▶
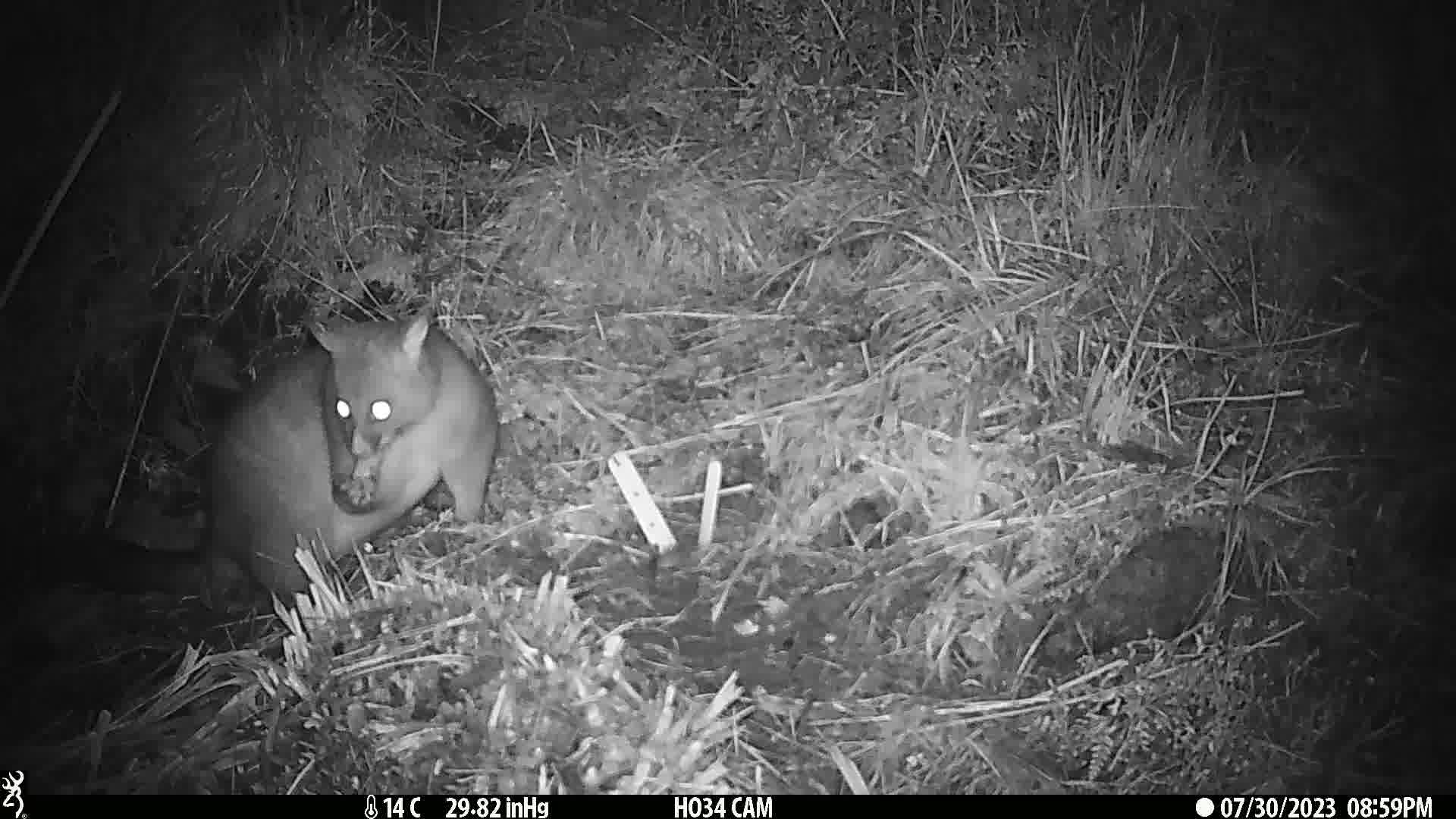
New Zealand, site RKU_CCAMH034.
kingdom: Animalia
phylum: Chordata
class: Mammalia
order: Diprotodontia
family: Phalangeridae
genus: Trichosurus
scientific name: Trichosurus vulpecula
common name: common brushtail possum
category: possum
Possum (common brushtail possum) (Trichosurus vulpecula).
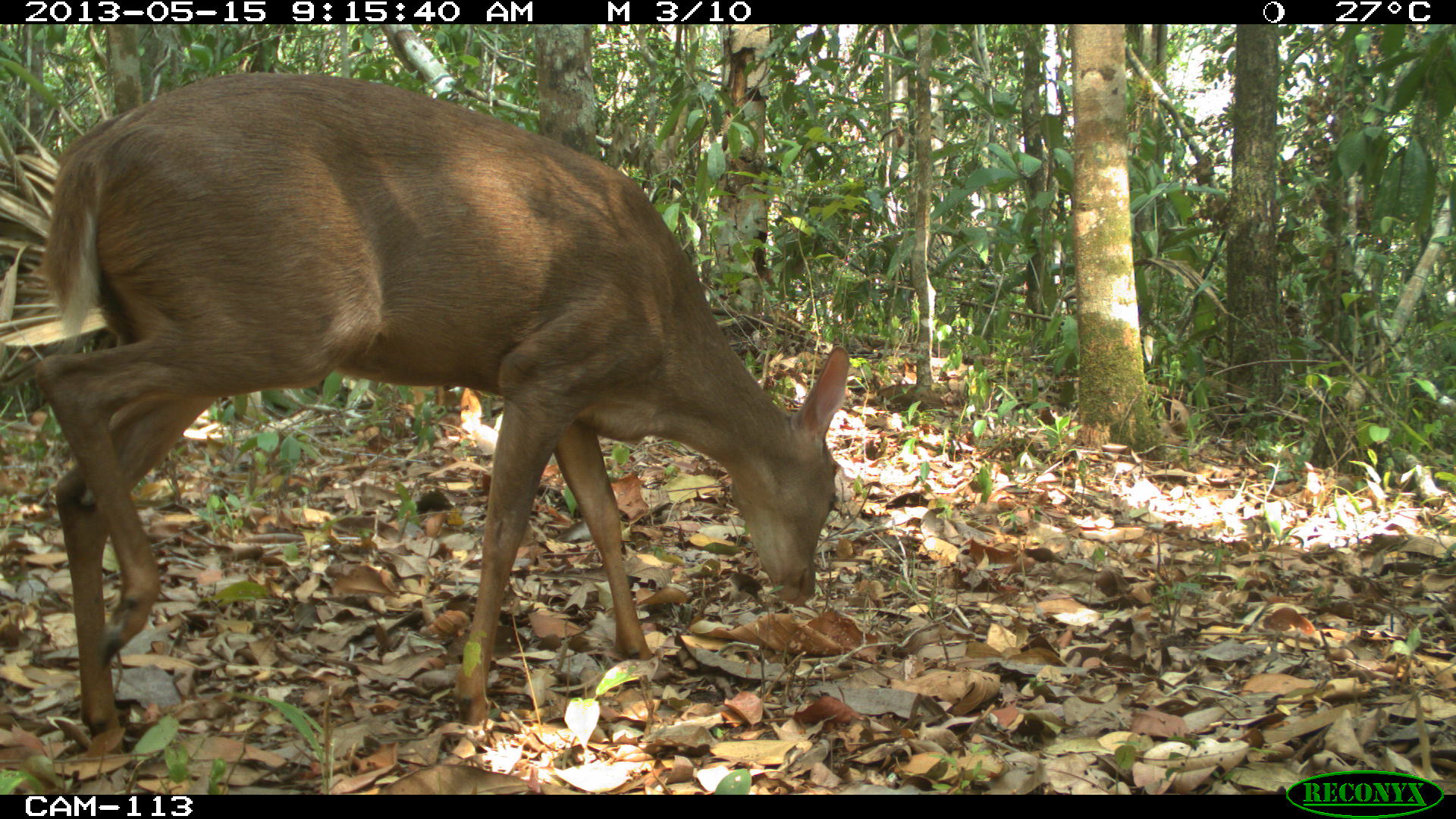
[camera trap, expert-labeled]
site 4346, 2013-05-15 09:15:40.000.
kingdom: Animalia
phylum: Chordata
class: Mammalia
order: Artiodactyla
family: Cervidae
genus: Odocoileus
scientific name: Odocoileus pandora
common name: yucatán brown brocket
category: mazama pandora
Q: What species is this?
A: Mazama pandora (yucatán brown brocket) (Odocoileus pandora).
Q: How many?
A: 1.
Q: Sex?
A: Female.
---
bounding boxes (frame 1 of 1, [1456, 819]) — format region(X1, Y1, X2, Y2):
mazama pandora: region(26, 68, 850, 750)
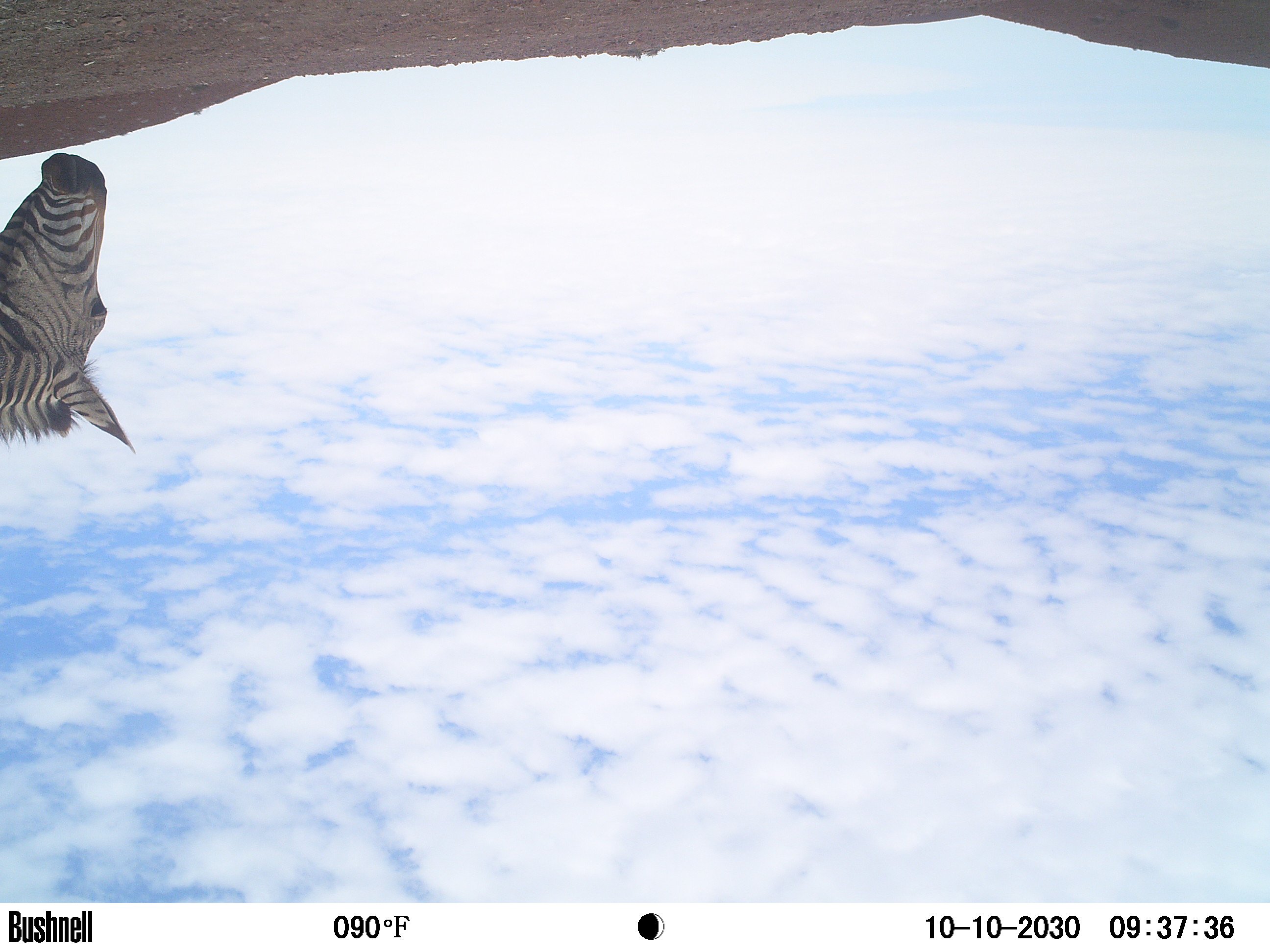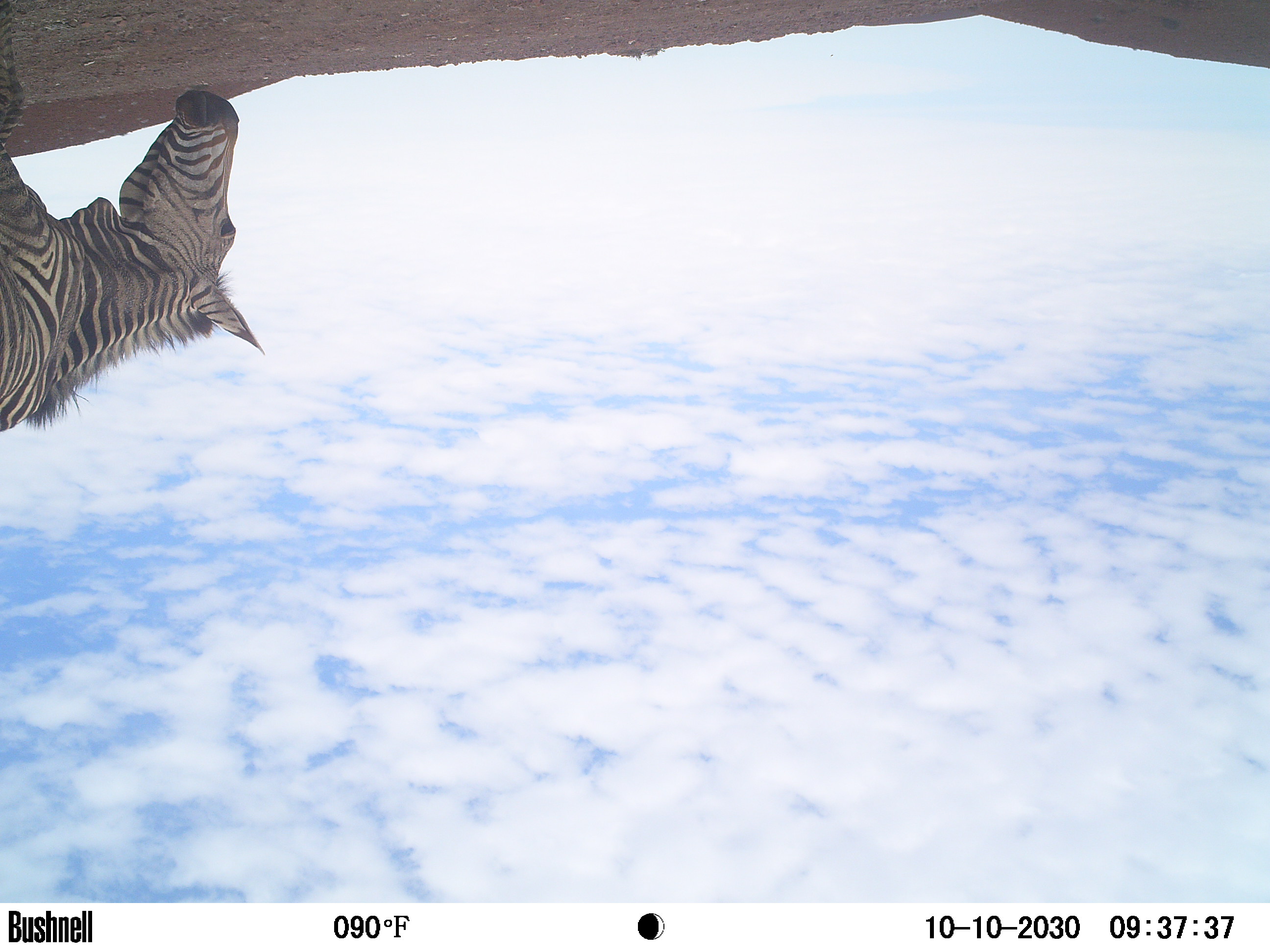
◀
• YOUR OBJECTIVE: How many lines in the records contain the string "site"? Give the number by itself.

• SOLUTION FOR THIS TASK: 2